Arquivo

Viagem ao fim da noite. Lisboa. Ulisseia 

Ler para Querer

Este texto de 1932 deve ser revisitado. É na verdade uma viagem interna e externa à personagem principal (Ferdinand Bardamu), entre a França, a África e a América. É ainda um périplo íntimo e público no qual Céline, o autor real, viaja até ao fim do Ferdinand Bardamu ou será antes o contrário?

A vida de Bardamu é pois o retrato da vida de um médico, rodeado de mulheres, de famílias carenciadas que não tem domingos nem dias feriados e cuja própria vida se torna uma morte em suspenso.

São muitas as páginas difíceis porque estão repletas de frases bombásticas, sonoras e cortantes, irónicas e assertivas, entrelaçadas por raros episódios ternurentos que contam a viagem iniciática e sentimental de um jovem pobre entre dois mundos, entre duas guerras e entre ele e si-próprio. O resto é pura agressão sintáctica e lexical mantida até ao limite na tradução para português. A mesma domina ainda a narrativa que traduz um longo processo de (de)composição pressuposto pela guerra e a morte, entidades nocturnas.

Será um romance de construção que jaz na destruição: nasce e cresce da podridão da personagem, sempre em estado de sítio. Será ainda um romance de personagem, poético, de viagem e até da comédia humana pela plêiade de personagens que perfazem o cenário social e humano. É marcadamente também circular na sua forma narrativa (os espaços) na qual erotismo e a morte participam.

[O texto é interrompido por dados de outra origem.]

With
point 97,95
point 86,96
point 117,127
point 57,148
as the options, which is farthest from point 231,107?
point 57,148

Para que servirá esta exposição de um verdadeiro caderno de dolências de flagelos morais e sadomasoquistas da raça humana, no mundo de hoje? Pode-se ainda questionar qual será a legitimidade e a adequação da obra de uma figura intelectual francesa polémica, conhecida pelo seu anti-semitismo e colaboradora, logicamente adepta de preceitos da extrema-direita e anti-comunista primária. Não teremos no nosso dia-a-dia guerras reais? Mortes gratuitas? Terrorismos pornográficos, acontecimentos amorais e imorais que nos cheguam em catadupa, nos média em particular, «à grande e à francesa»? Ao (re)ler Céline estaremos nós a participar de uma jouissance de terror, de um prazer mórbido e auto-destrutivo? Tornar-nos-emos nas criaturas que retrata?

A leitura desta obra “bomba-relógio” adverte para o inexorável fim contido no (auto)-terrorismo do Homem defininindo-se gratuitamente como negativo e abusivamente ingerente na vida de outrém sem reflectir sobre a nossa, querendo impor um qualquer saber aos outros sem ser requerido. Participa assim da globalização de um sistema egocêntrico e político cuja expansão precisa de ser travada e não alimentada. Ódios milenários e dificilmente explicáveis pela tão referida racionalidade humana (o anti-semitismo, o racismo, o não-respeito pela dignidade do ser humano masculino e feminino e as diferenças sociais e consumistas) encontram-se vivos nas grandes cidades devoradoras ou nas aldeias “rançosas” desta aldeia global (em Rancy, em África, na América, em Portugal e noutros países). Todavia, também nos permite reavaliar o nosso capital humano e individual. A viagem possibilita sair da concha e lançar um olhar crítico mas próximo, agressivo mas sensível sobre as pequenas histórias e a História.

Não houve, desde de 1932, um corte de luz planeado e certeiro que reduzisse a pó alguns destes ódios. Todavia, esta viagem ao fim da noite, conturbada e dolorosa, far-nos-á talvez sair deste círculo vicioso e nascer para outra dimensão, pois é humana a capacidade de produção do Bem. Fiat lux.